**RECORDS TO PROCESS:**
= = = = = = =

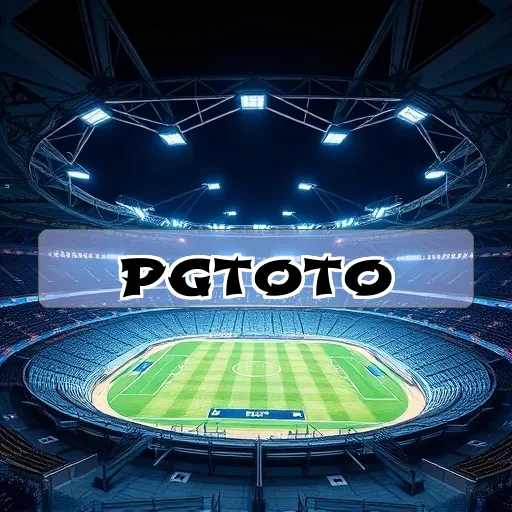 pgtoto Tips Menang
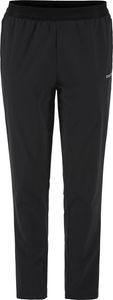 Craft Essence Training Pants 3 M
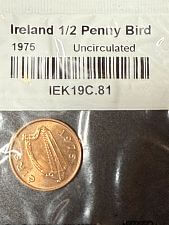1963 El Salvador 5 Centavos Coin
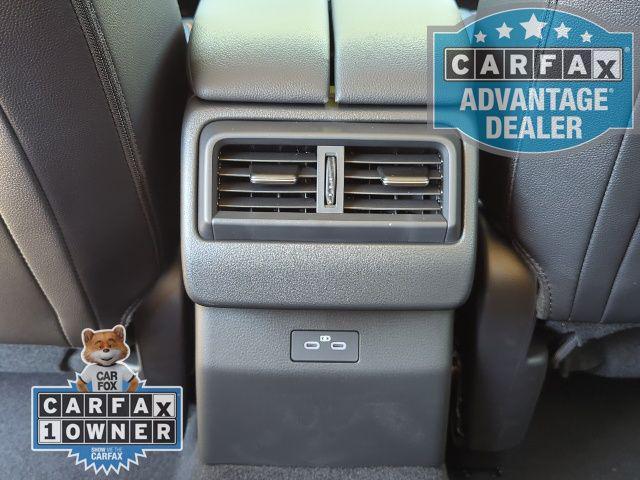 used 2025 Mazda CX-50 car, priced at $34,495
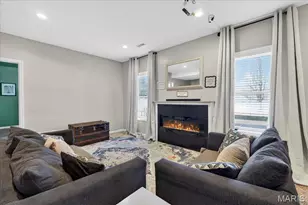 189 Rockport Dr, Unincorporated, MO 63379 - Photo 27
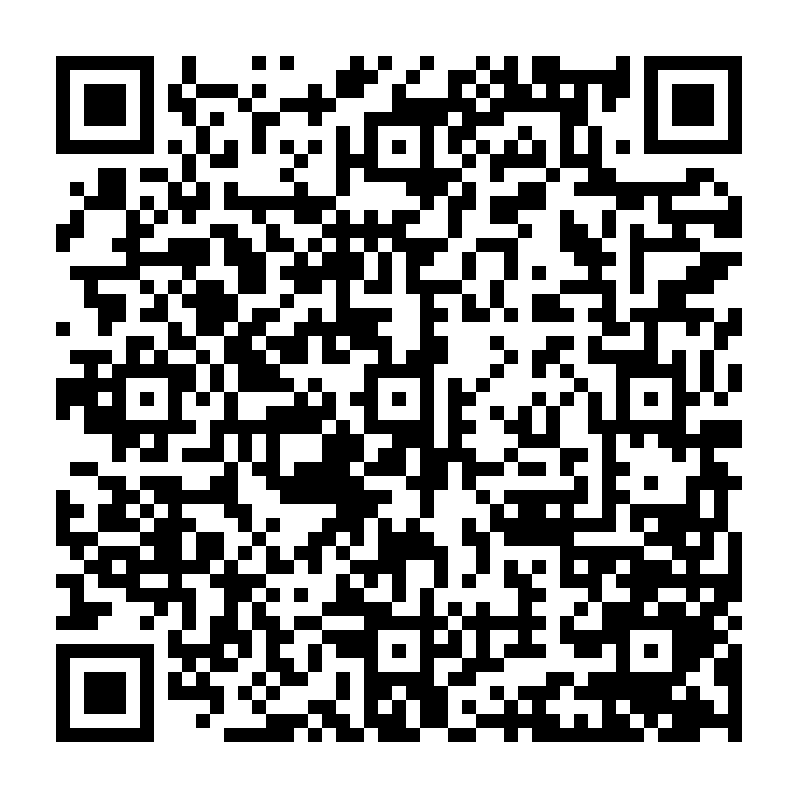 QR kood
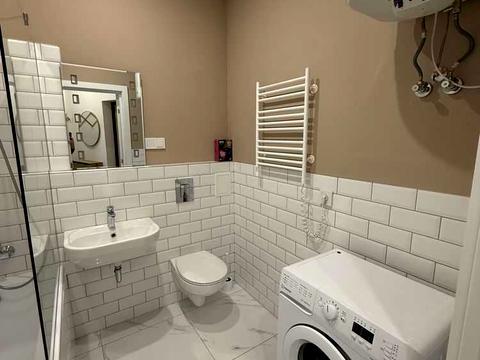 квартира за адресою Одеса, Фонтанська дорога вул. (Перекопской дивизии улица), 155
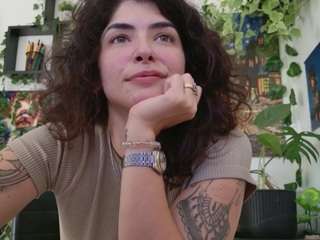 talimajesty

= = = = = = =

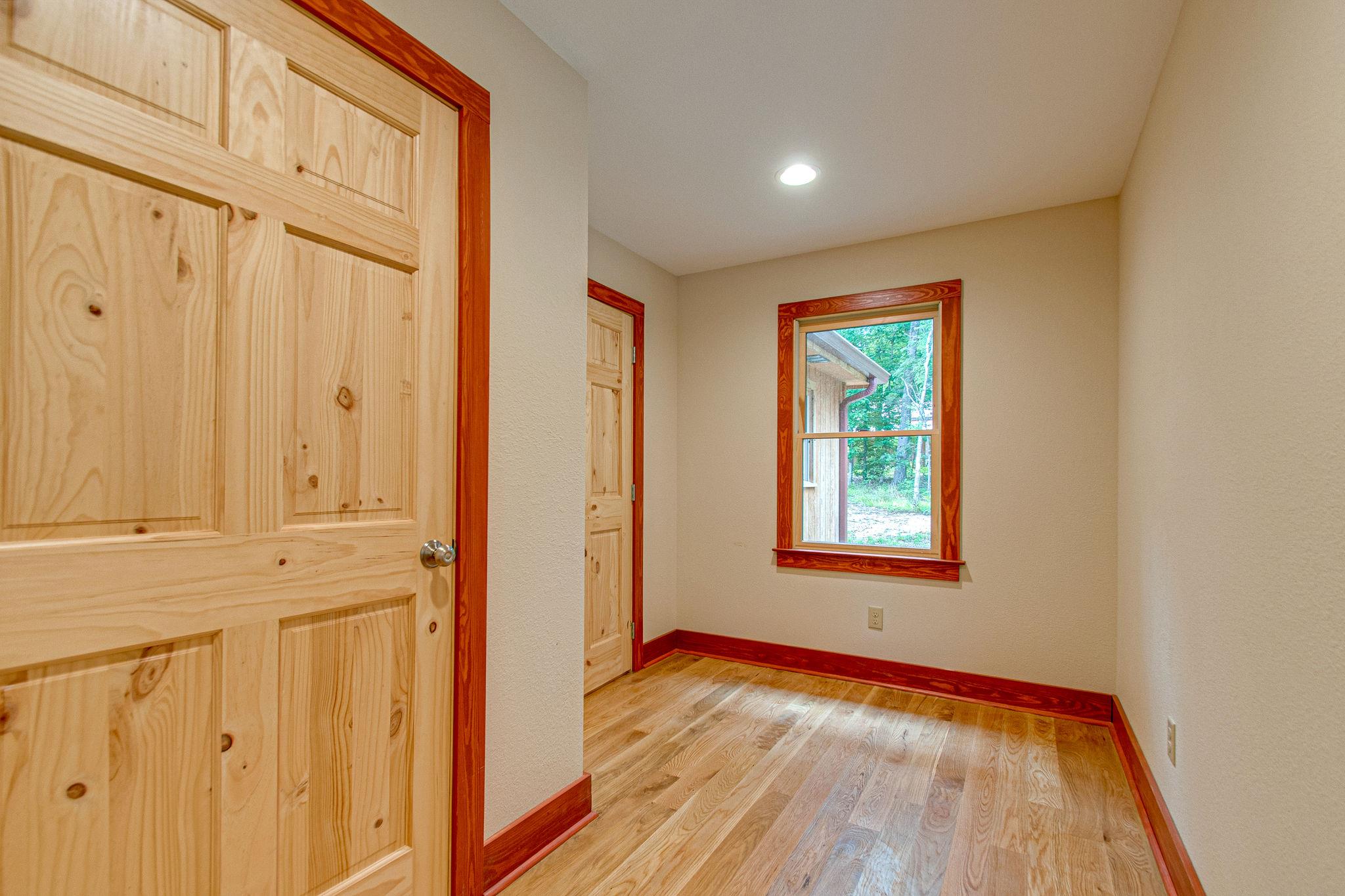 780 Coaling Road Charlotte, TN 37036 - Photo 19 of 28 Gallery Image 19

= = = = = = =

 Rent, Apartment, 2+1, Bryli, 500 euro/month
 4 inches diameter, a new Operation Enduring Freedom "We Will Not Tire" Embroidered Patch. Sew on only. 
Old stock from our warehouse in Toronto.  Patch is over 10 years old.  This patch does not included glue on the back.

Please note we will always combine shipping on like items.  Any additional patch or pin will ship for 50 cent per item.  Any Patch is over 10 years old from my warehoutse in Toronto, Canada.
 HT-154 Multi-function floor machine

= = = = = = =

**ASSIGNMENT:**
Print everything from the line containing "pgtoto Tips Menang" down to the line containing "talimajesty", leaving out the pictures.

**RESPONSE FOR THIS EXERCISE:**
 pgtoto Tips Menang
 Craft Essence Training Pants 3 M
1963 El Salvador 5 Centavos Coin
 used 2025 Mazda CX-50 car, priced at $34,495
 189 Rockport Dr, Unincorporated, MO 63379 - Photo 27
 QR kood
 квартира за адресою Одеса, Фонтанська дорога вул. (Перекопской дивизии улица), 155
 talimajesty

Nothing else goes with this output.